6.1 Availability and Fault Tolerance

Some terms commonly used to describe a system’s maximum availability are: “24 (hours) by 7 (days),” “three-nines,” or “five-nines,” which describe the required percentage availability (99.9% or 99.999%).

High availability conveys the importance of keeping the system up and running as long as possible. High availability typically refers to the running state of an application. For Operations Center, it generally refers to the whole system as an entity that is available.

High availability has costs associated with it. For example, a system that can be down for 20 minutes for unscheduled outages during a week obviously costs less than one that can be down for 20 minutes over an entire month.

High availability is directly connected to fault tolerance. Fault tolerance usually indicates there is a system in place to ensure undisrupted system availability in the event of hardware or software failure. The type of fault tolerance employed determines the impact on availability if a component of the system fails.

The levels of fault tolerance vary. For example, mirrored drives are good; mirrored RAID drives are better; and dual servers with mirrored RAID drives are even better. Each step in improvement has a cost associated with it.

High Availability can be achieved using hardware and/or software. Some software is provided directly by the hardware manufacturer, while other technologies are add‑ons from third parties (hardware and/or software).

To implement high availability and fault tolerance, you should focus on these components:

  • Operations Center server

  • Management systems that integrate with Operations Center

  • Databases used by Operations Center for storing or obtaining data

  • Networking components (LAN and/or WAN)

A configuration that achieves high availability can include:

  • Dual (or more) servers for Operations Center (physical or clustered)

  • Dual (or more) management systems (OpenView, Netcool, etc.; physical or clustered)

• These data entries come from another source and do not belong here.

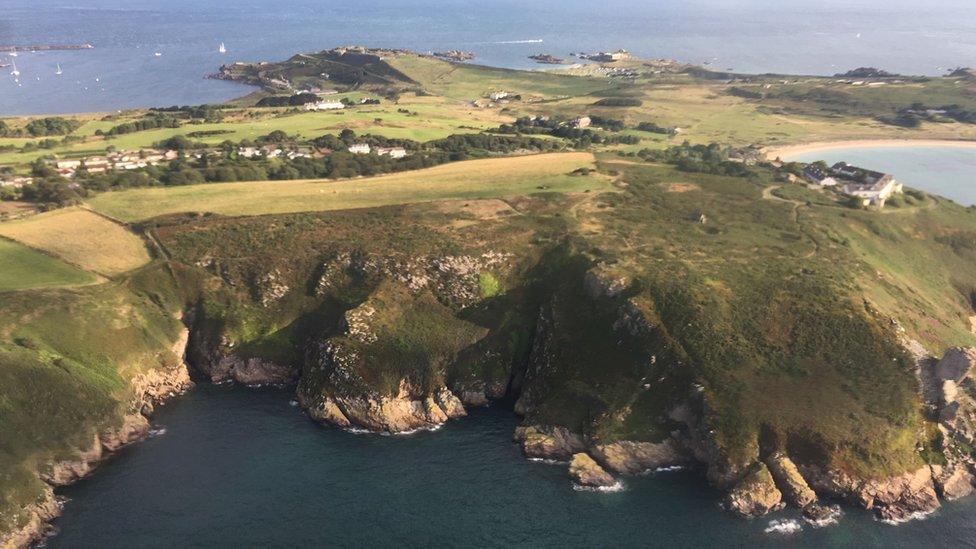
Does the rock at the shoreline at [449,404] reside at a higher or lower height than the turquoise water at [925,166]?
lower

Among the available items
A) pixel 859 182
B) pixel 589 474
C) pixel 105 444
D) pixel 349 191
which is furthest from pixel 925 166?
pixel 105 444

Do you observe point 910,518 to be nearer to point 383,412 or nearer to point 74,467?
point 383,412

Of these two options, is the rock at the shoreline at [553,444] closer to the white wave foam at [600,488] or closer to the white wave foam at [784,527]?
the white wave foam at [600,488]

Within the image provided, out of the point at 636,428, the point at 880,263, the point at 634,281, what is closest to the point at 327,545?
the point at 636,428


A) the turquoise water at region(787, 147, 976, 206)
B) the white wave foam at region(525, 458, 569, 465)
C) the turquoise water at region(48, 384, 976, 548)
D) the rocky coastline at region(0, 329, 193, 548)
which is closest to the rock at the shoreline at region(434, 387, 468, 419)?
the turquoise water at region(48, 384, 976, 548)

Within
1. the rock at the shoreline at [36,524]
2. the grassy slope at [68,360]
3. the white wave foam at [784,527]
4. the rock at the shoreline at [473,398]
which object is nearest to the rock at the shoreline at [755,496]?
the white wave foam at [784,527]

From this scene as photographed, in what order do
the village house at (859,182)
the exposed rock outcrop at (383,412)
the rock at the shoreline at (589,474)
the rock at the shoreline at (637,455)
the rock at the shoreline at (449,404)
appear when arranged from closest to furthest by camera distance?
1. the rock at the shoreline at (589,474)
2. the rock at the shoreline at (637,455)
3. the exposed rock outcrop at (383,412)
4. the rock at the shoreline at (449,404)
5. the village house at (859,182)
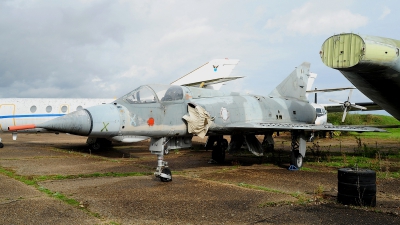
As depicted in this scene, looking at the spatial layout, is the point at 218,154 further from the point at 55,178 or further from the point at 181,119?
the point at 55,178

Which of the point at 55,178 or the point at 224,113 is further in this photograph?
the point at 224,113

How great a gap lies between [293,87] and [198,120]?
697 cm

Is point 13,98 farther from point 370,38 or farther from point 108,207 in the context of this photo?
point 370,38

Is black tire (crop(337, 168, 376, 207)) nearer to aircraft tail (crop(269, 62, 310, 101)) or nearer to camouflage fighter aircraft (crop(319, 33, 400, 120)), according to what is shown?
camouflage fighter aircraft (crop(319, 33, 400, 120))

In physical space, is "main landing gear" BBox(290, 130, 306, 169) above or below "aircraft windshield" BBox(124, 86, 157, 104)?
below

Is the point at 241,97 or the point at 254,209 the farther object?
the point at 241,97

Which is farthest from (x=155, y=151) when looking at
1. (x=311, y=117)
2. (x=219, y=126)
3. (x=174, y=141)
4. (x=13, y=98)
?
(x=13, y=98)

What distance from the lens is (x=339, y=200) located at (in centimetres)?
590

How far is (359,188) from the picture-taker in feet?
18.3

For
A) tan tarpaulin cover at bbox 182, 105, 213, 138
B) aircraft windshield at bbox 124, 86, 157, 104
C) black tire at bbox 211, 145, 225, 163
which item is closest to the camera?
aircraft windshield at bbox 124, 86, 157, 104

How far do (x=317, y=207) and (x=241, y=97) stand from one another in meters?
6.16

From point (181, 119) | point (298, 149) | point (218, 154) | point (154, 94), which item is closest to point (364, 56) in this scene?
point (298, 149)

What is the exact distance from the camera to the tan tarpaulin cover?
909 centimetres

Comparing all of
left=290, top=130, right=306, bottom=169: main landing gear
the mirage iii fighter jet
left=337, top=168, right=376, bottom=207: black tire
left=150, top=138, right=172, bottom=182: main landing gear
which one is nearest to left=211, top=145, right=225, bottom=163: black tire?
the mirage iii fighter jet
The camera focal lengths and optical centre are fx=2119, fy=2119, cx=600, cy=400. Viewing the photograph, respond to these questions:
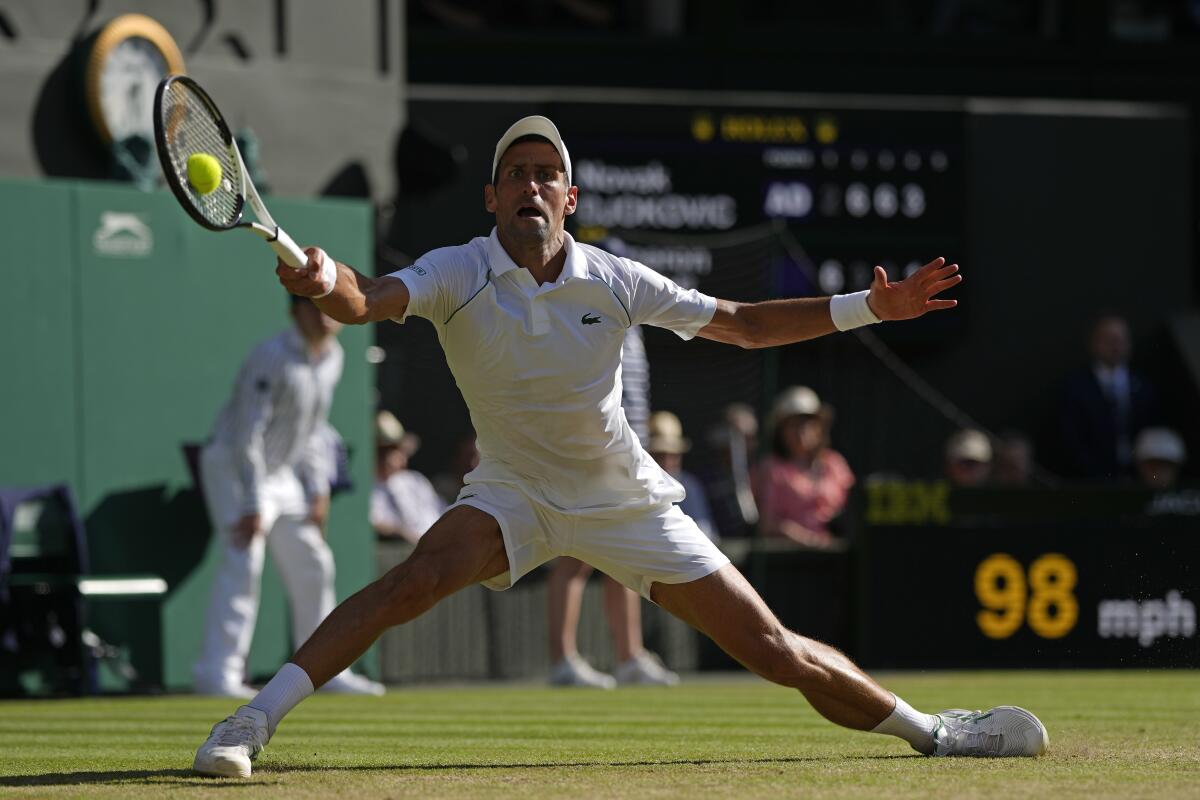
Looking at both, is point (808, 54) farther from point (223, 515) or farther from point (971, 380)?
point (223, 515)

  • Potentially dual networking components

Review the following sections for more information on server configurations:

6.1.1 Operations Center server Configurations

The Operations Center server can be configured as either a stand alone server or a clustered server. Each option has an impact on high availability and fault tolerance as follows:

  • Stand alone: Stand alone is the most basic server configuration. Implementing a single Operations Center server on a RAID volume with a UPS is a simple stand alone system that does not meet the goals of high availability or fault tolerance. A software failure, motherboard failure, or network card failure makes the service unavailable to end users. The service continues to be unavailable until the problem is resolved.

  • Clustered: Clustered server configurations refer to multiple servers configured in the same way to provide the same type of service, with a single “front door” component that makes it seem a single server. From the backend, only one server provides the service. If the server fails, a second server begins providing the service. The main benefit is end users do not need to reconfigure or reconnect to the server or service, and it often appears as if the service never failed.

Cluster solutions can be both hardware and software based. Software based solutions typically configure multiple physical servers. Hardware based solutions partition an individual server into multiple servers. Regardless of which method is used, end users only see a single server providing access.

When implementing clustered servers, they can be one of the following:

  • Hot: Indicates that the failover server is up and running with all data and information up-to-date and ready to be used.

  • Warm: Indicates that the failover server is up and running, but all the data is not up-to-date and requires some type of update to occur to synchronize the data or information.

  • Cold: Indicates that the failover server is not running, and does not have any data.

Many clustering systems are Hot/Cold; when the production server process (Hot) stops working, the cluster automatically activates the secondary server process (Cold) to take over.

Hot/Cold indicates that when the active server process stops, the other process starts from the ground up, as if you just booted up the computer. For example, if an application server typically takes 20 minutes to start up and become accessible to end users, then the high availability environment must allow for a minimum 20‑minute outage for any failure. If the high availability requirements are for “five-nines,” but the clustering implementation provides a Hot/Cold implementation, then achieving “five-nines” is at risk, because something like a network card failure can be the cause of the (minimum) 20‑minute outage.

Hot/Warm configurations are faster, but are not transparent to the end users because of the required data synchronization or update time.

Hot/Hot is the best option available, but this option does not guarantee a seamless failover.

6.1.2 Example

Figure 6-1 illustrates a Operations Center implementation that has high availability and fault tolerance.

Figure 6-1 Operations Center Configuration for High Availability and Fault Tolerance

Users open a URL to operationscenter.myCompany.com, which sends the user to Operations Center server 1 (left side), or in the event of a failure, users are directed to Failover Operations Center server 1. This achieves the first level of fault tolerance and high availability.

Both Operations Center servers are configured and run at the same time (Hot/Hot) with the same data because of the dual connections to the underlying management systems. The assumption is that the underlying management systems are configured in the same manner.

One Operations Center server can also be configured with dual adapters connected to the primary and backup of each management system.